Identify every line in the records below that contains the word "ledge", and copy each such line. Matching is case-sensitive.

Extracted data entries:
>>>

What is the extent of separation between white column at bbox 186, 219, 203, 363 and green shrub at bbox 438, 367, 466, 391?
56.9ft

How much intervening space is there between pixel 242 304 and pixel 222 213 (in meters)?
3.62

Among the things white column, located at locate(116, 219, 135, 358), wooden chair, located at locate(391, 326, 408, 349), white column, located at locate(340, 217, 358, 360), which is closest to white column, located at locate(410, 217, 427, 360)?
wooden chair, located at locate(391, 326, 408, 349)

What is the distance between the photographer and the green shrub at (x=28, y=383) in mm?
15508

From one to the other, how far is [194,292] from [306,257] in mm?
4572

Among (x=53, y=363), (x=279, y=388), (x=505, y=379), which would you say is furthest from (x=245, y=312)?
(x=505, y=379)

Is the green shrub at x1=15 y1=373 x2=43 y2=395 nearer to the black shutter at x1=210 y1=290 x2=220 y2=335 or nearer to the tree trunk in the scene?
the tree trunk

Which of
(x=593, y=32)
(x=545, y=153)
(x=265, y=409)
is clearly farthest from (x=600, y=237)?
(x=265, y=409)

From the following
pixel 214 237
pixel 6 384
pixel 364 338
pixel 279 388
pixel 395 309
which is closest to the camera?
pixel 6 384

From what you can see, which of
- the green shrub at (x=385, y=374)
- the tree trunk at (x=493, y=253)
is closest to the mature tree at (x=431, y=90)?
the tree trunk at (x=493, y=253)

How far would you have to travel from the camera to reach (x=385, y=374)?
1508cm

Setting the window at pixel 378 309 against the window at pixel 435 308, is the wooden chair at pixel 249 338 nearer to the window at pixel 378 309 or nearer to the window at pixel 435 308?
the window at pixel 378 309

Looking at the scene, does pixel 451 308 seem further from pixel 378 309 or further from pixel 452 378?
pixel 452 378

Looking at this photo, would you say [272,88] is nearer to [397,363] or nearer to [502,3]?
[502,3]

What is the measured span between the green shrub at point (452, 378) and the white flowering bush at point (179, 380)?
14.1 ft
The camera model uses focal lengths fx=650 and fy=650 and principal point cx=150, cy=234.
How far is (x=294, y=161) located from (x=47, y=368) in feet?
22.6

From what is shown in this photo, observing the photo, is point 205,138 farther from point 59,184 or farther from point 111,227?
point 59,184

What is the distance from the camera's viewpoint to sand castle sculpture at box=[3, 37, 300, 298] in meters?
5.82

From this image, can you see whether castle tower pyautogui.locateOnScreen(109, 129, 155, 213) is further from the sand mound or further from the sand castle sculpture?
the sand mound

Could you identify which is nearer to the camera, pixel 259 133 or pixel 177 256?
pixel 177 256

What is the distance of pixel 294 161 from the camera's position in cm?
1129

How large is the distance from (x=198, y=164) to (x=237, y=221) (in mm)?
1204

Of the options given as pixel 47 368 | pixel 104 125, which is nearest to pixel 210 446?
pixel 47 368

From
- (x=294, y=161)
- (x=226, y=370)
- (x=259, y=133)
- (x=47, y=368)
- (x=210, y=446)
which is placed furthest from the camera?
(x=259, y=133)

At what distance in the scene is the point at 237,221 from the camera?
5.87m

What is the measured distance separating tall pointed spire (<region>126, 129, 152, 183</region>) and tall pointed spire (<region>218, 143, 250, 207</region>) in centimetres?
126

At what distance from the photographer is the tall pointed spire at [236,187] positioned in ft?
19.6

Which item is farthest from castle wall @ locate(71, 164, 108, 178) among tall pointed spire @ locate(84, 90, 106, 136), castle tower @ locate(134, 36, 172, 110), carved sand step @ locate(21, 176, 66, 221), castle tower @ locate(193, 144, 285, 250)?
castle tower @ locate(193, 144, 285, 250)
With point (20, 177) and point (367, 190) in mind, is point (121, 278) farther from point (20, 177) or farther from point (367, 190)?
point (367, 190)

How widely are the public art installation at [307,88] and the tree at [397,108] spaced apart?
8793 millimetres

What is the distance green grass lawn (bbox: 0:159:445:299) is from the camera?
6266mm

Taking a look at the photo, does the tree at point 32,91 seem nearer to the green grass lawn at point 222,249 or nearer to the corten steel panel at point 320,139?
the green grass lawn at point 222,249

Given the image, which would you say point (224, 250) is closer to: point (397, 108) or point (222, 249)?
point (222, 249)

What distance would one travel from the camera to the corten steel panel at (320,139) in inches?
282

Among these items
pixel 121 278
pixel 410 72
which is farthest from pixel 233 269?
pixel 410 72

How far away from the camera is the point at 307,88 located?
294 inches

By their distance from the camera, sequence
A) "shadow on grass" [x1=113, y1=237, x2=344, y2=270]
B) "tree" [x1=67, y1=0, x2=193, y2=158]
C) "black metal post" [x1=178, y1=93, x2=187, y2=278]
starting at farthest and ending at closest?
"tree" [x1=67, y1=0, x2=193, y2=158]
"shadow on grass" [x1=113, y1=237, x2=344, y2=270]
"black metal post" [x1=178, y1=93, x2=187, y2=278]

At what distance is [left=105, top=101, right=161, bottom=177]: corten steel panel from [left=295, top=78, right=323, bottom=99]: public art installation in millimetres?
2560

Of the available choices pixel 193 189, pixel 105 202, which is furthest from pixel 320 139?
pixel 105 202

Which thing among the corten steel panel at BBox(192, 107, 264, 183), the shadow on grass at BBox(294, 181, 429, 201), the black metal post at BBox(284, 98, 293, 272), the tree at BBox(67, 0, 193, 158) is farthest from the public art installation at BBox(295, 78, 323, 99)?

<<<
>>>

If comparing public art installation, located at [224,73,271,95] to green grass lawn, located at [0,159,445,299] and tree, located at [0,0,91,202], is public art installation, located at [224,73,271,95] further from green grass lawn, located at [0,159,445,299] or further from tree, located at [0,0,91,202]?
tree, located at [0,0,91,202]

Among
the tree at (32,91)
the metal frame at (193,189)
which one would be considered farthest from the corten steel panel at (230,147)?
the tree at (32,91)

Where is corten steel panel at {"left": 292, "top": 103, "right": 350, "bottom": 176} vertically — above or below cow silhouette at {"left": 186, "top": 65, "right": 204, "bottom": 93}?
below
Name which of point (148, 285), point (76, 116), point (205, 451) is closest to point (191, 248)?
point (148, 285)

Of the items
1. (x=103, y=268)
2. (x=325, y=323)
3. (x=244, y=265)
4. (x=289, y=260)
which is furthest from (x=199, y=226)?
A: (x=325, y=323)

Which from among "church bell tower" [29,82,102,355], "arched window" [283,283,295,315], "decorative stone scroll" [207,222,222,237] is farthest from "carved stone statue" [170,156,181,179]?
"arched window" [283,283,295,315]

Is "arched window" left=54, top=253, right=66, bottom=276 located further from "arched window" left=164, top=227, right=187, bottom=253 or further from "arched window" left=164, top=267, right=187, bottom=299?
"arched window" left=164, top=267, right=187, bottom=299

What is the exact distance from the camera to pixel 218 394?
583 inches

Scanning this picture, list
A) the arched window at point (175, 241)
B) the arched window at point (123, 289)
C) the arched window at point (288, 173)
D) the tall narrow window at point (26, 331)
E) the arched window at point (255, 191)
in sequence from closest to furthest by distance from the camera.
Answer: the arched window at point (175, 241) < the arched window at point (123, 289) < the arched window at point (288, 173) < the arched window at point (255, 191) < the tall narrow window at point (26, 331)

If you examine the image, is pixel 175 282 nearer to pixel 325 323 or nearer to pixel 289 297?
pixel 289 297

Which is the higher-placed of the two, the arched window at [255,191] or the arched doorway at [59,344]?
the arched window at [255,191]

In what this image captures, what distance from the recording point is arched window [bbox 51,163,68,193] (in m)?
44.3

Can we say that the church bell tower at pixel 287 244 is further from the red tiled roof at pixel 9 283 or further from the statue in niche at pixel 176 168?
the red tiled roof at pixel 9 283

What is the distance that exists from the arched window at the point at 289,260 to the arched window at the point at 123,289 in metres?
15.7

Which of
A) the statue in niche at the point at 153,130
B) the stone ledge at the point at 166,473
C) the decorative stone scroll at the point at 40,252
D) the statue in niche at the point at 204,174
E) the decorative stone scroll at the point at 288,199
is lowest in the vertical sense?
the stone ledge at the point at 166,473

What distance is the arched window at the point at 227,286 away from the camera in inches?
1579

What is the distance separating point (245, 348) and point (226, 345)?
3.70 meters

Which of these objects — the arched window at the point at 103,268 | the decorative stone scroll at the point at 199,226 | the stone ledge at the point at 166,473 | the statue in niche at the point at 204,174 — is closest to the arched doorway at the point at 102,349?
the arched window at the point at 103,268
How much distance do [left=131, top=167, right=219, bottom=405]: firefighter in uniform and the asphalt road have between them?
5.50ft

<<<

* _Answer to this problem_:
B) the stone ledge at the point at 166,473
the stone ledge at the point at 166,473
Which of these objects — the arched window at the point at 103,268 | the decorative stone scroll at the point at 199,226 | the stone ledge at the point at 166,473 | the statue in niche at the point at 204,174 — is closest to the arched doorway at the point at 102,349?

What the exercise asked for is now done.